What strikes me about the political dimension here is how differently this could have gone. There’s been a lot of online noise about whether the gas export tax negotiations are somehow tangled up with these fuel supply assurances — and look, it’s a fair question. We’re one of the world’s largest LNG exporters, and with Qatar’s capacity knocked around, our gas is suddenly a very significant geopolitical card. It would be naive to think these conversations are happening in isolation. But threading that needle — protecting energy supply while still pushing for a fair return on our resources — is genuinely hard, and dismissing the government’s effort because you’re suspicious of the motivation feels a bit too cynical to me.
There’s also a broader critique floating around that Australia has been too close to the US and Israel throughout this whole conflict, and that it’s compromised our diplomatic standing in the region. I have some sympathy for that view, I really do. The lack of any meaningful condemnation of actions that have caused enormous civilian suffering is something I find deeply uncomfortable. But I also recognise the pragmatic reality that a middle power like Australia has limited leverage, and burning bridges with Washington right now — under this administration — carries serious risks that would fall on ordinary people, not on the politicians making the call. That doesn’t mean silence is costless. It isn’t. But the foreign policy calculus is genuinely complex, and pretending otherwise doesn’t help anyone.
What I keep coming back to, though, is the counterfactual. Think about who else could be sitting in the Lodge right now, and what their approach to this crisis might look like. The mind goes to dark places. Committing military assets to someone else’s conflict in exchange for fuel shipments. Paying through the nose to the Americans while cosying up to Washington in ways that would horrify our regional neighbours. Running dry while waiting for a phone call that never comes.

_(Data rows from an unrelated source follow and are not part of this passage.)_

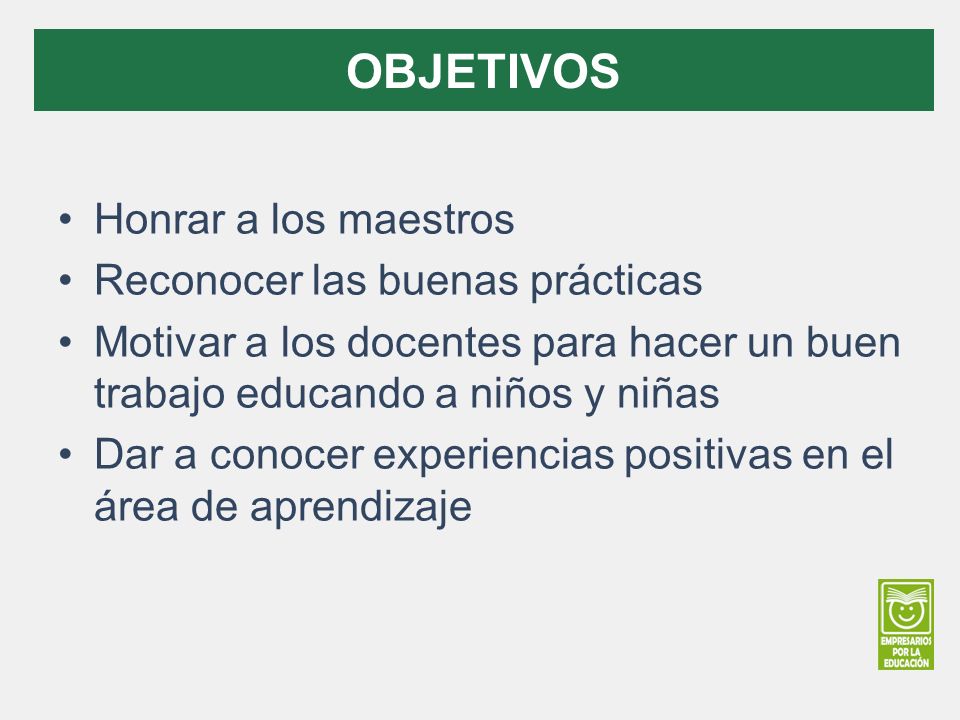 OBJETIVOS

• Honrar a los maestros
• Reconocer las buenas prácticas
• Motivar a los docentes para hacer un buen trabajo educando a niños y niñas
• Dar a conocer experiencias positivas en el área de aprendizaje

EMPRESARIOS POR LA EDUCACIÓN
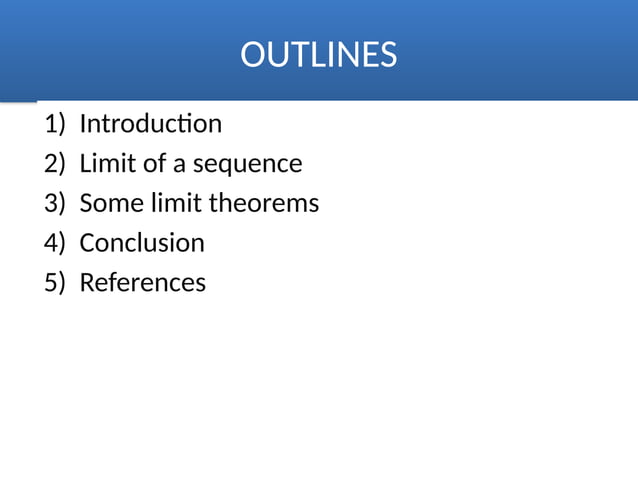 OUTLINES

1) Introduction
2) Limit of a sequence
3) Some limit theorems
4) Conclusion
5) References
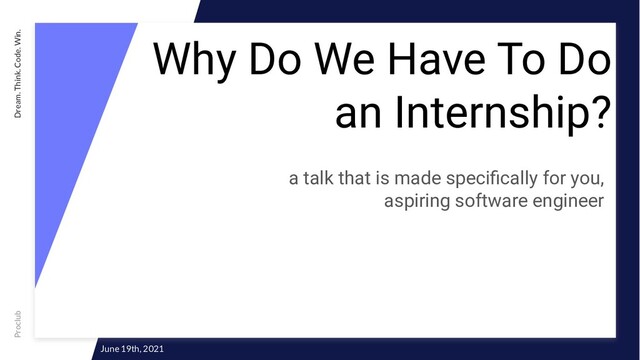 Dream. Think. Code. Win.

Why Do We Have To Do an Internship?

a talk that is made specifically for you, aspiring software engineer

Proclub

June 19th, 2021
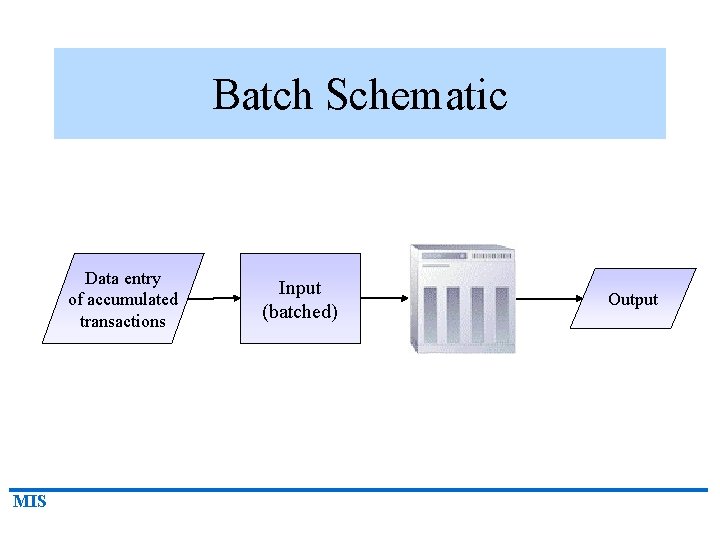 Batch Schematic

Data entry of accumulated transactions

Input (batched)

Output

MIS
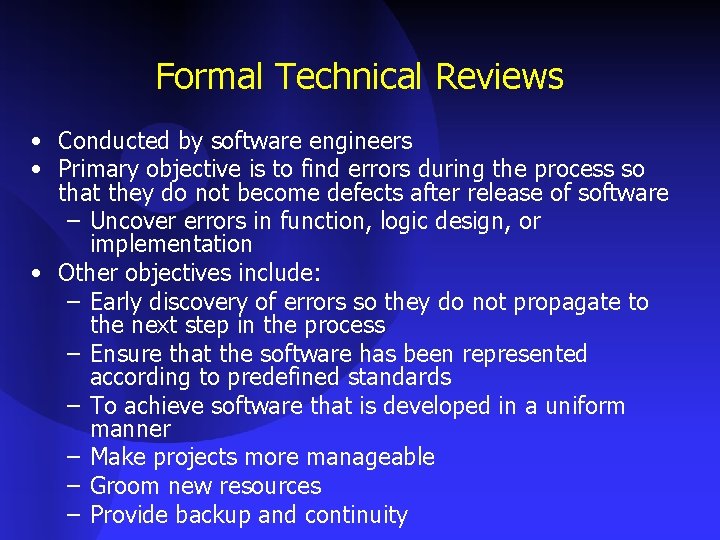 Formal Technical Reviews

• Conducted by software engineers
• Primary objective is to find errors during the process so that they do not become defects after release of software
 – Uncover errors in function, logic design, or implementation
• Other objectives include:
 – Early discovery of errors so they do not propagate to the next step in the process
 – Ensure that the software has been represented according to predefined standards
 – To achieve software that is developed in a uniform manner
 – Make projects more manageable
 – Groom new resources
 – Provide backup and continuity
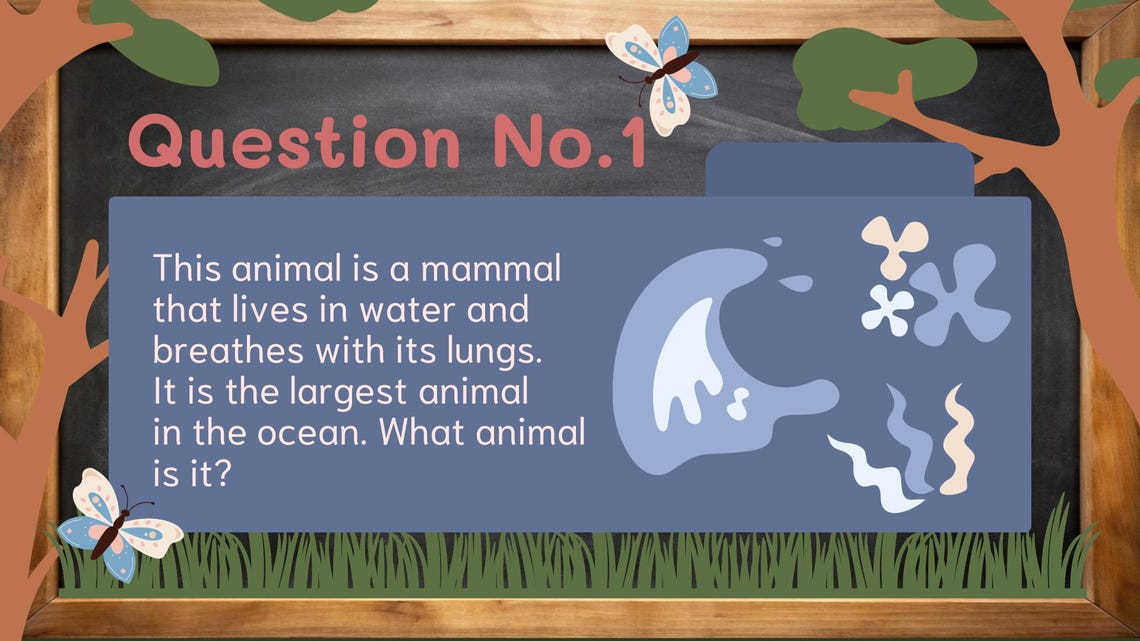 Question No.1

This animal is a mammal that lives in water and breathes with its lungs. It is the largest animal in the ocean. What animal is it?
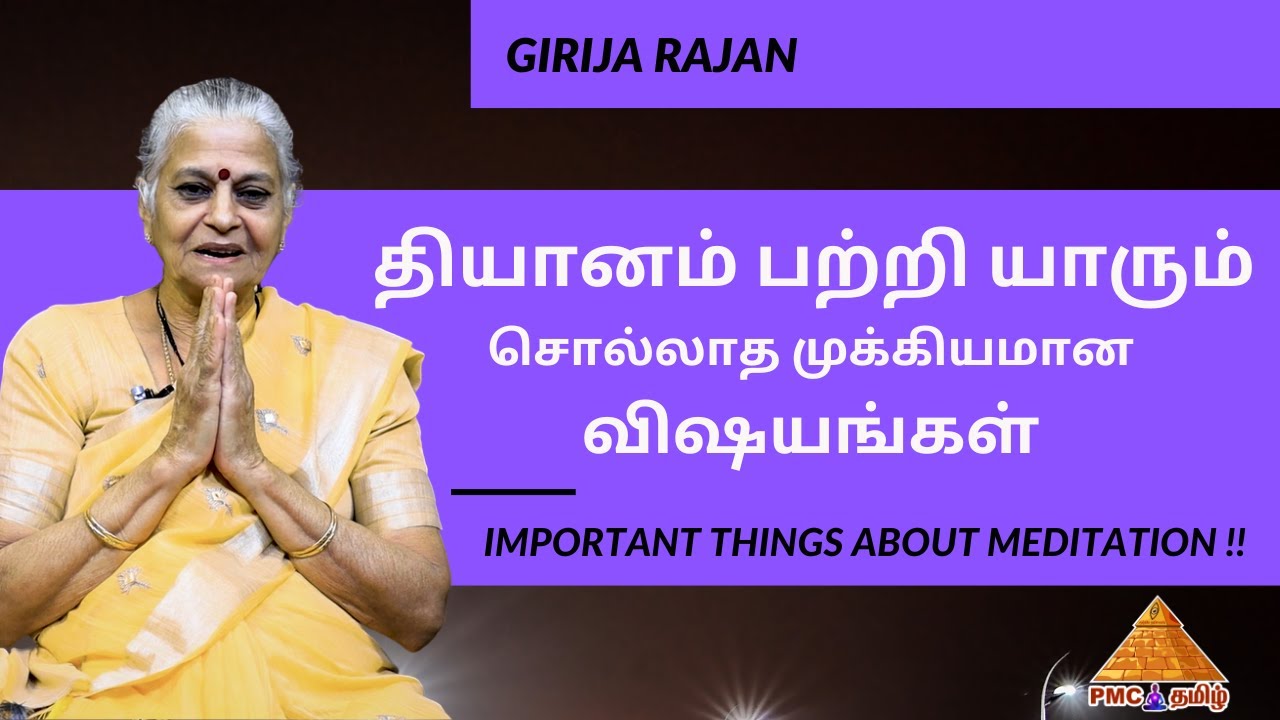 GIRIJA RAJAN

தியானம் பற்றி யாரும் சொல்லாத முக்கியமான விஷயங்கள்

IMPORTANT THINGS ABOUT MEDITATION !!

PMC தமிழ்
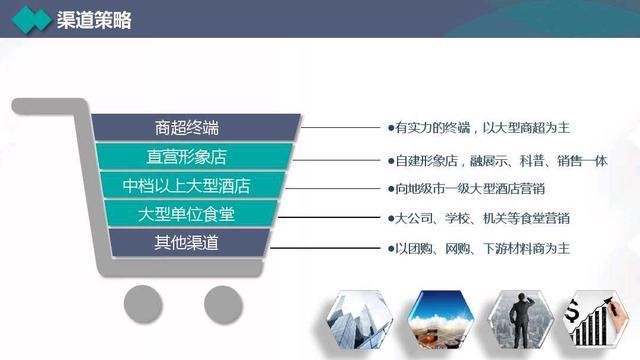 渠道策略

商超终端

直营形象店

中档以上大型酒店

大型单位食堂

其他渠道

●有实力的终端，以大型商超为主

●自建形象店，融展示、科普、销售一体

●向地级市一级大型酒店营销

●大公司、学校、机关等食堂营销

●以团购、网购、下游材料商为主

$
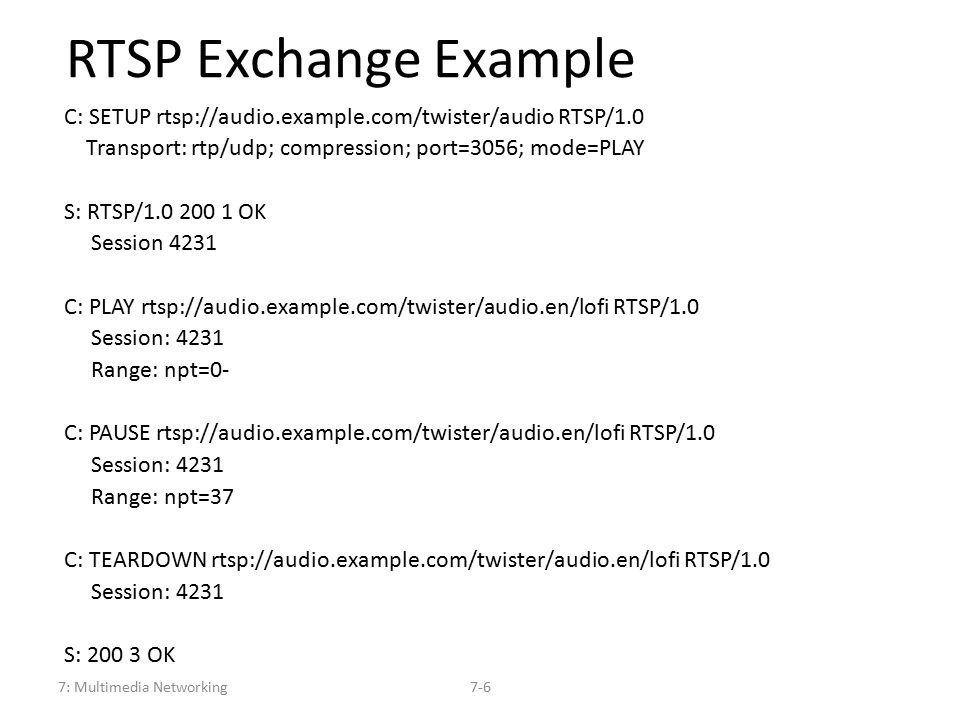 RTSP Exchange Example

C: SETUP rtsp://audio.example.com/twister/audio RTSP/1.0
Transport: rtp/udp; compression; port=3056; mode=PLAY

S: RTSP/1.0 200 1 OK
Session 4231

C: PLAY rtsp://audio.example.com/twister/audio.en/lofi RTSP/1.0
Session: 4231
Range: npt=0-

C: PAUSE rtsp://audio.example.com/twister/audio.en/lofi RTSP/1.0
Session: 4231
Range: npt=37

C: TEARDOWN rtsp://audio.example.com/twister/audio.en/lofi RTSP/1.0
Session: 4231

S: 200 3 OK

7: Multimedia Networking

7-6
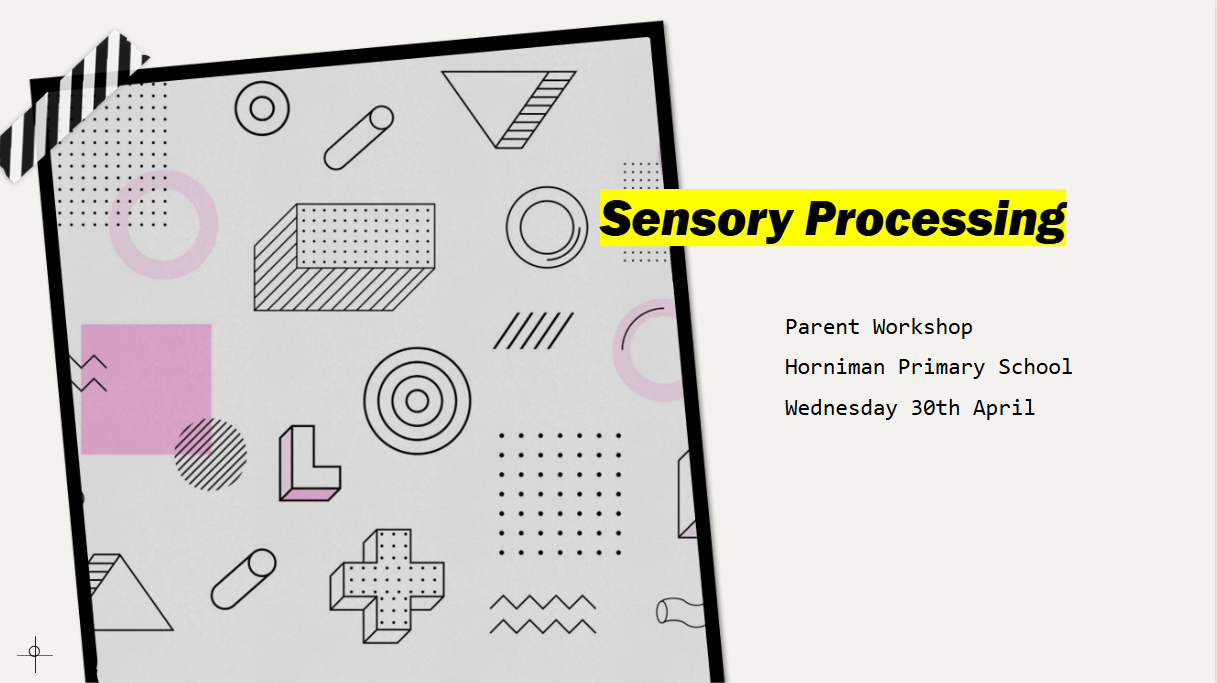 Sensory Processing

Parent Workshop
Horniman Primary School
Wednesday 30th April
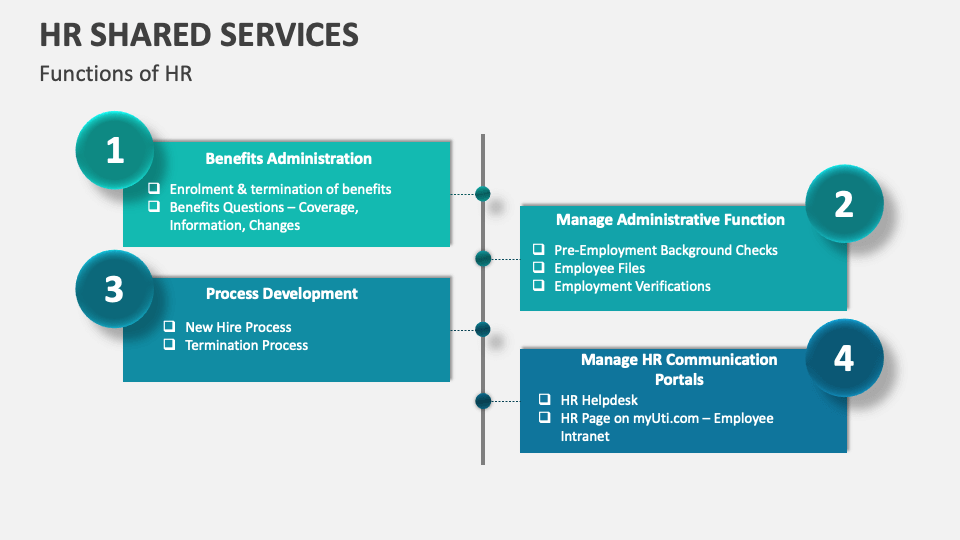 HR SHARED SERVICES

Functions of HR

1

Benefits Administration

❑ Enrolment & termination of benefits
❑ Benefits Questions – Coverage, Information, Changes

2

Manage Administrative Function

❑ Pre-Employment Background Checks
❑ Employee Files
❑ Employment Verifications

3

Process Development

❑ New Hire Process
❑ Termination Process

4

Manage HR Communication Portals

❑ HR Helpdesk
❑ HR Page on myUti.com – Employee Intranet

Instead, we’ve got ministers actually doing the rounds — meeting with Japanese counterparts, getting on the phone with Singapore, locking in supply chains before the shortage bites. It’s not glamorous. It won’t trend on social media. But people can fill their tanks, supply lines are holding, and Japan’s PM is coming to visit. That’s not nothing.
Boring leadership, done well, is a gift. We’ve had the other kind. I know which one I prefer.